白色申告がおすすめの人:事業を始めたばかりで所得が少ない、記帳に時間をかけられない方。ただし、現在は白色申告でも記帳義務があるため、会計ソフトを使えば青色申告のハードルも高くありません。
確定申告に必要な書類と事前準備
スムーズに確定申告を進めるには、事前に必要書類を揃えておくことが重要です。提出直前に慌てないよう、日頃から書類を整理しておきましょう。
必ず必要な書類
- 確定申告書(第一表・第二表):税務署で入手またはe-Taxで作成
- 青色申告決算書または収支内訳書:1年間の収支をまとめた書類
- 本人確認書類:マイナンバーカードまたは通知カード+身分証明書
- 銀行口座情報:還付金の振込先または納税用
控除を受けるために必要な書類
- 社会保険料控除:国民健康保険、国民年金の支払証明書
- 生命保険料控除:保険会社からの控除証明書
- 医療費控除:医療費の領収書または医療費控除の明細書
- 小規模企業共済等掛金控除:iDeCoなどの掛金証明書
- 寄附金控除:ふるさと納税の受領証明書
事業に関する書類
- 売上台帳・請求書・領収書
- 経費の領収書・レシート
- 通帳のコピーまたは取引明細
- クレジットカードの利用明細
- 固定資産台帳(10万円以上の資産を購入した場合)
これらの書類は、7年間の保存義務があります(白色申告の場合は一部5年間)。税務調査に備えて、年度ごとにファイリングしておくことをおすすめします。
確定申告の具体的な手順【ステップ別解説】
ここでは、会計屋.comが推奨する確定申告の標準的な流れを、ステップごとに解説します。
ステップ1:帳簿を締めて決算書を作成する(1月〜2月初旬)
12月31日で帳簿を締め、1年間の収支を確定させます。会計ソフトを使っている場合は、取引の入力漏れがないか確認し、残高試算表で銀行残高と帳簿残高が一致しているかチェックします。
青色申告の場合:青色申告決算書(4ページ)を作成します。損益計算書、貸借対照表、減価償却費の計算などを記載します。

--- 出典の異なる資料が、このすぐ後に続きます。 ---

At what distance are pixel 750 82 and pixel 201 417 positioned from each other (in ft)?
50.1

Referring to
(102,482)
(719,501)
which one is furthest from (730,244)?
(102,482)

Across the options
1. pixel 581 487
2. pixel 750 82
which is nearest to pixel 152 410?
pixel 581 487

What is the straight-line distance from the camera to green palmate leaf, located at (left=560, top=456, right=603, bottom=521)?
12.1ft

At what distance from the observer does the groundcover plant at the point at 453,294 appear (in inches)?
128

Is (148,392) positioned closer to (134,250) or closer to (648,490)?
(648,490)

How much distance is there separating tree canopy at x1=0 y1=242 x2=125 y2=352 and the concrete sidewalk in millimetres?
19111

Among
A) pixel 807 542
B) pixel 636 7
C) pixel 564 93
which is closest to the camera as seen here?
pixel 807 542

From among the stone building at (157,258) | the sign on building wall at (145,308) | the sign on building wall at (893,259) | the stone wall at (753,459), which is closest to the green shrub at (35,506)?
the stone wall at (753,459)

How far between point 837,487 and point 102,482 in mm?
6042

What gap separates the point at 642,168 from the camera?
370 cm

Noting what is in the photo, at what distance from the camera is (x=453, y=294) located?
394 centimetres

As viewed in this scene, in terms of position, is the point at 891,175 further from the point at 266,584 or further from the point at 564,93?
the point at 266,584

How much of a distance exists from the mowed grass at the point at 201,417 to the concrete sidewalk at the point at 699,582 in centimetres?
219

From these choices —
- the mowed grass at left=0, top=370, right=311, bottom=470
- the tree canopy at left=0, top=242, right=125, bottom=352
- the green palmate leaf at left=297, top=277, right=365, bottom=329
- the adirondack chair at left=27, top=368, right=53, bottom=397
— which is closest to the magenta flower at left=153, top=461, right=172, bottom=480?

白色申告の場合:収支内訳書(2ページ)を作成します。売上と経費を科目別に集計します。
ステップ2:所得控除の金額を確認する(2月初旬)
社会保険料や生命保険料など、所得から差し引ける控除の金額を計算します。控除証明書を手元に用意し、各控除額を集計しておきましょう。
ステップ3:確定申告書を作成する(2月中旬)
決算書と控除額が確定したら、確定申告書を作成します。作成方法は以下の3つから選べます。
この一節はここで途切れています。